In Focus: FDIC Plan that Failed Revives to Applause As Cost Falls

Last year the Federal Deposit Insurance Corp. killed a plan to simplify the insurance rules on joint and some trust accounts. But when the agency resurrected the very same proposal last week, the plan was expected to fly, even though it would widen the government's safety net.

What revived it? A hefty reduction in the proposal's estimated price tag-from $22 billion to about $80,000 for the joint account change-and a promise from new agency Chairman Donna A. Tanoue that the plan is an anomaly.

"These actions are not the start of a trend in expanding deposit insurance coverage," she said.

Statistically speaking, the two cost estimates-products of two different studies-are not comparable.

Politically speaking, though, that may not matter.

Back in May 1996, the FDIC-which had evidence that some joint and trust account holders were dangerously overestimating their insurance coverage- floated its proposal for the first time.

Under the plan, the maximum insurance coverage on a joint account would rise from $100,000 total to $100,000 per person. Also, siblings and parents would be added to the list of qualified beneficiaries for revocable trust accounts, which are paid out when the owner dies. Beneficiaries are currently limited to spouses, children, and grandchildren.

Public comment letters sent to the agency were "uniformly favorable," according to a postmortem later published in the Federal Register.

Then the FDIC unearthed a 1992 Federal Reserve Board study which suggested that the joint account change alone could expand federally insured deposits by $22 billion.

Fearing political fallout from lawmakers opposed to deposit insurance expansion, FDIC staffers recommended that the agency drop the proposal in favor of a closer study of its potential costs. FDIC board members acquiesced.

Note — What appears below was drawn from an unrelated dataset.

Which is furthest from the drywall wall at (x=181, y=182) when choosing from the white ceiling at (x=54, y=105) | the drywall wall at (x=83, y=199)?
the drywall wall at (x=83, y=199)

"An unintended, significant expansion of deposit insurance coverage at a time that we are focused on limiting the moral hazard of deposit insurance would have been a mistake," former FDIC Chairman Ricki Helfer said at the time.

Recently, the FDIC's research division completed its study of the proposal's cost. Unlike the Fed, which estimated the expansion in federally insured deposits, the FDIC focused on actual bank failures.

As a result, it arrived at a dramatically different conclusion: If the proposed change to the joint account rules had been in effect in 1996, its price tag would have been just $80,000, the lead researcher said.

Even in 1988, the high-water mark for bank failures, the cost to the insurance funds would have been less than $13 million under the rule change.

The FDIC's research division acknowledged its study's imperfections. Its methodology, for example, did not weigh the revised rule's possible effects on depositor behavior.

But the researchers feel their estimate is reasonably accurate, and the agency is leaning heavily toward approval.

In fact, opponents of the plan may be hard to find.

Bert Ely, a banking consultant who wants to privatize deposit insurance, said the FDIC should go ahead with its simplification plan.

"The administrative savings to small banks alone probably exceeds the $80,000 at least several times," he said.

By contrast, it's not clear that the FDIC's proposal to simplify coverage of in-trust-for accounts will fare as well. Why? Because the FDIC's researchers could not come up with a cost estimate.

And in this debate, numbers make the difference.